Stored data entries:
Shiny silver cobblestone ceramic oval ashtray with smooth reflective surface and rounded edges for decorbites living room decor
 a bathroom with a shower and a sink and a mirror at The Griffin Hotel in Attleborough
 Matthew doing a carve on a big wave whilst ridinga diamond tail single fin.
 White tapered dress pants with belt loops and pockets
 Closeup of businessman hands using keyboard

* * *

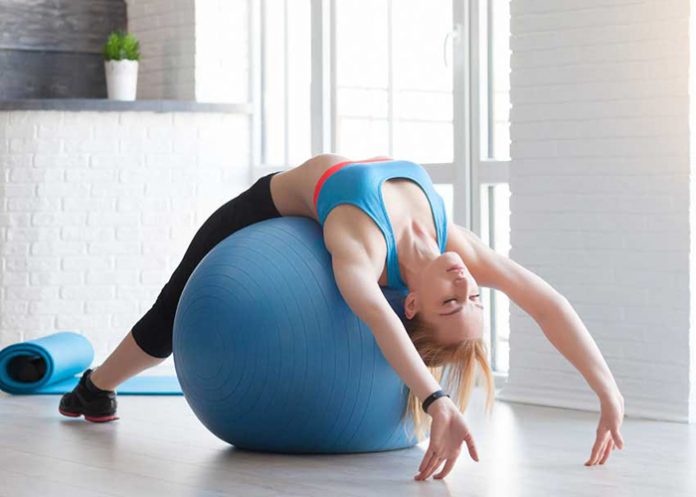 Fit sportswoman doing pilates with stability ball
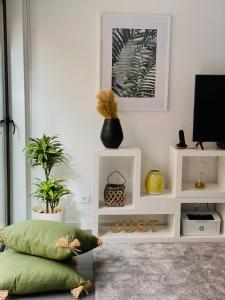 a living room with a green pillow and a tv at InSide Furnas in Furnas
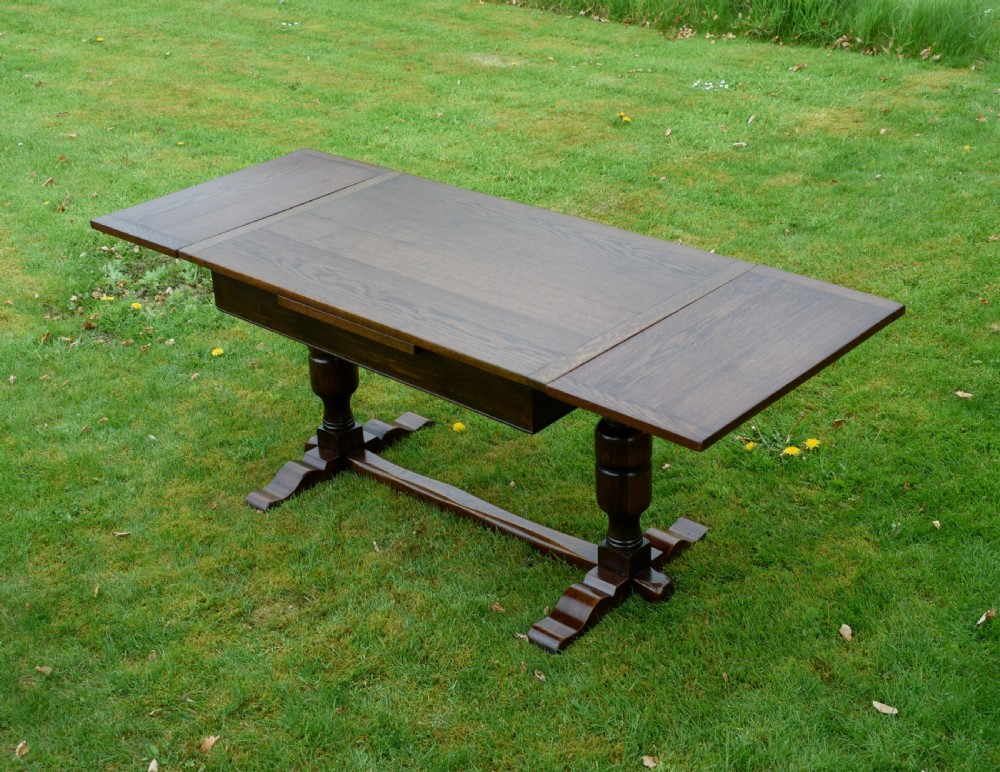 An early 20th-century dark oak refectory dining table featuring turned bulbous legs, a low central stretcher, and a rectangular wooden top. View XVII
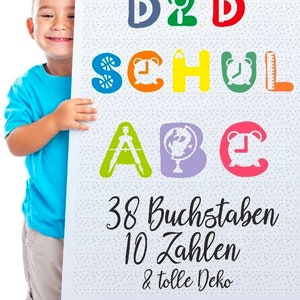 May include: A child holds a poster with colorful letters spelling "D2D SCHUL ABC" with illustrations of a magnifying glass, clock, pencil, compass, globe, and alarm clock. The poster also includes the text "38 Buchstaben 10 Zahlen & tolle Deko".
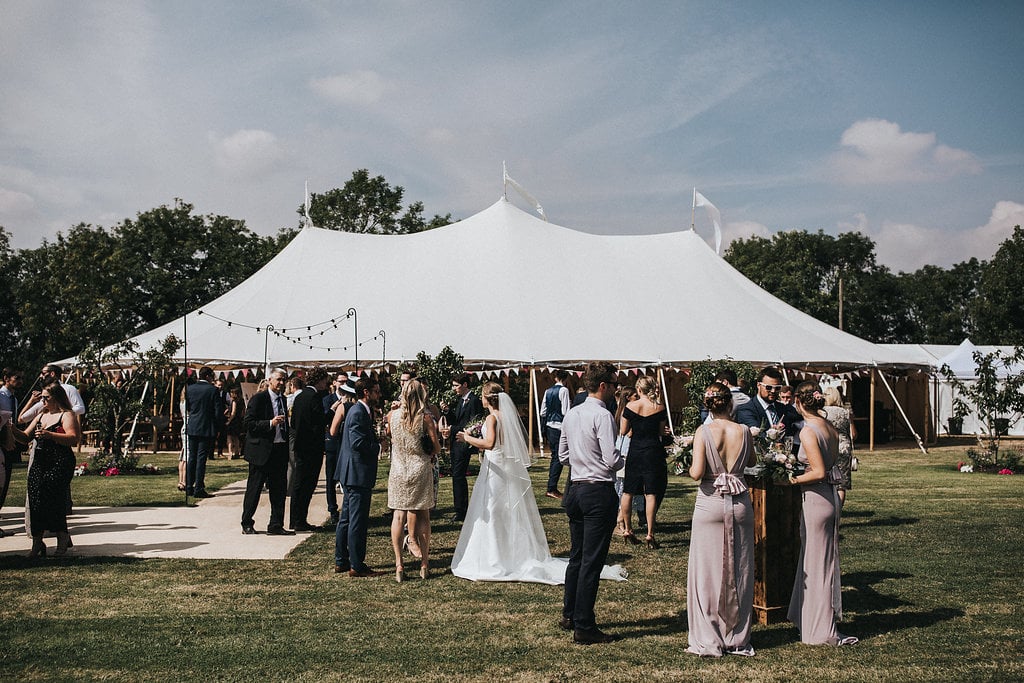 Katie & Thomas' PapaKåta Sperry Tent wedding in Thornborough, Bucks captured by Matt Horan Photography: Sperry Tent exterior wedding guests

(Problem): Edit the records from the line that contains "Fit sportswoman doing" through the line that contains "An early 20th-century" by changing "green pillow" to "blue pillow", with everything else left unchanged. Return only those lines, without the pictures.

(Answer for this exercise):
 Fit sportswoman doing pilates with stability ball
 a living room with a blue pillow and a tv at InSide Furnas in Furnas
 An early 20th-century dark oak refectory dining table featuring turned bulbous legs, a low central stretcher, and a rectangular wooden top. View XVII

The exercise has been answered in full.